Ce qui s’est passé, ces dernières années, aux Etats-Unis, c’est la dissolution du « rêve américain ». Les chansons de Bruce Springsteen nous le disent depuis des années : l’époque où non seulement les ouvriers américains pouvaient vivre confortablement, se payer leur grande maison de bois et leur gros pick-up, mais se sentir fiers d’appartenir aux « cols bleus » est terminée. Les « vrais hommes » arborant fièrement le casque blanc accrochés à la ceinture et une paire de gros gants dans la poche arrière du jeans, c’est du passé. Lorsque les usines n’ont pas été délocalisées, elles sont automatisées.
L’économie de la connaissance et les start-ups, c’est bon pour les malins bourrés de diplômes. L’ancienne fierté d’appartenir à la classe ouvrière, patriote et pivot de l’Amérique, a fait place à la honte de constater qu’on vit moins bien que les parents. Depuis deux générations, le descenseur social est en marche aux Etats-Unis. Au temps des grands-parents, on pouvait encore s’élever à la force du poignet. Aujourd’hui, c’est le cauchemar américain.

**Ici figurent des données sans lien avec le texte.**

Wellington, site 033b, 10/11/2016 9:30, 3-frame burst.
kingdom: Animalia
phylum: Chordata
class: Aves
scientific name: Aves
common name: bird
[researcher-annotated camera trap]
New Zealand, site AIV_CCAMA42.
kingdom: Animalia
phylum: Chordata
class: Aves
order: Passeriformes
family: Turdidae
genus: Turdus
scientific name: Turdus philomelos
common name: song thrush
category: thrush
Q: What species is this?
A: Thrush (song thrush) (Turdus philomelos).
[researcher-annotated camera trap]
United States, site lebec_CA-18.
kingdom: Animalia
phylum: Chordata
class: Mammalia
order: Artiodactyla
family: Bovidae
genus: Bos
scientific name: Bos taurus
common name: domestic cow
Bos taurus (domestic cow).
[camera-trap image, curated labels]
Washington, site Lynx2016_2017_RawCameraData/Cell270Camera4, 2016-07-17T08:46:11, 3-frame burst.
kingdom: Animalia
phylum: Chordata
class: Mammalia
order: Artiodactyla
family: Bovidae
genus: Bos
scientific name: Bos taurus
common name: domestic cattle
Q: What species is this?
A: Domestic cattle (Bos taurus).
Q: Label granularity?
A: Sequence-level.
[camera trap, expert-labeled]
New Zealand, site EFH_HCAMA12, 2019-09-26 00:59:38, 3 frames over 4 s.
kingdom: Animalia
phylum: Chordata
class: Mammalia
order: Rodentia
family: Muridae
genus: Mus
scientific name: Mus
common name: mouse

« Papaw et Mamaw estimaient tous deux que travailler dur était ce qui importait le plus. « Ne deviens jamais un de ces losers qui croient que les dés sont pipés, me disait souvent ma grand-mère. Quand on veut, on peut. Leur communauté partageait cette croyance qui, dans les années 50, semblait fondée. » (p. 47) –fin de citation. Deux générations plus tard, les descendants des mêmes familles ont cessé de croire au rêve américain. « Si vous pensez que le travail paie, alors vous travaillez. Mais si vous pensez que c’est impossible d’avancer, même quand on essaie, alors pourquoi essayer ? De même lorsque les gens échouent, leur tournure d’esprit les invite à chercher des coupables autour d’eux. J’ai récemment entendu un vieil ami de Middletown m’expliquer qu’il avait quitté son emploi parce qu’il en avait assez de se lever tôt le matin. Ensuite, j’ai vu qu’il se plaignait sur Facebook de « la politique économique d’Obama ». Nul doute que la politique économique d’Obama a eu des effets sur la vie de beaucoup de gens, mais cet homme-là n’en fait pas partie. Sa situation dépend directement des choix qu’il a faits, et son existence ne s’améliorera que s’il prend de meilleures décisions. Pour cela, il a besoin de vivre dans un environnement qui l’oblige à se poser les bonnes questions sur lui-même. Une tendance forte, chez les Blancs de la classe ouvrière consiste à accuser la société ou le gouvernement de tous les maux. » (p. 215)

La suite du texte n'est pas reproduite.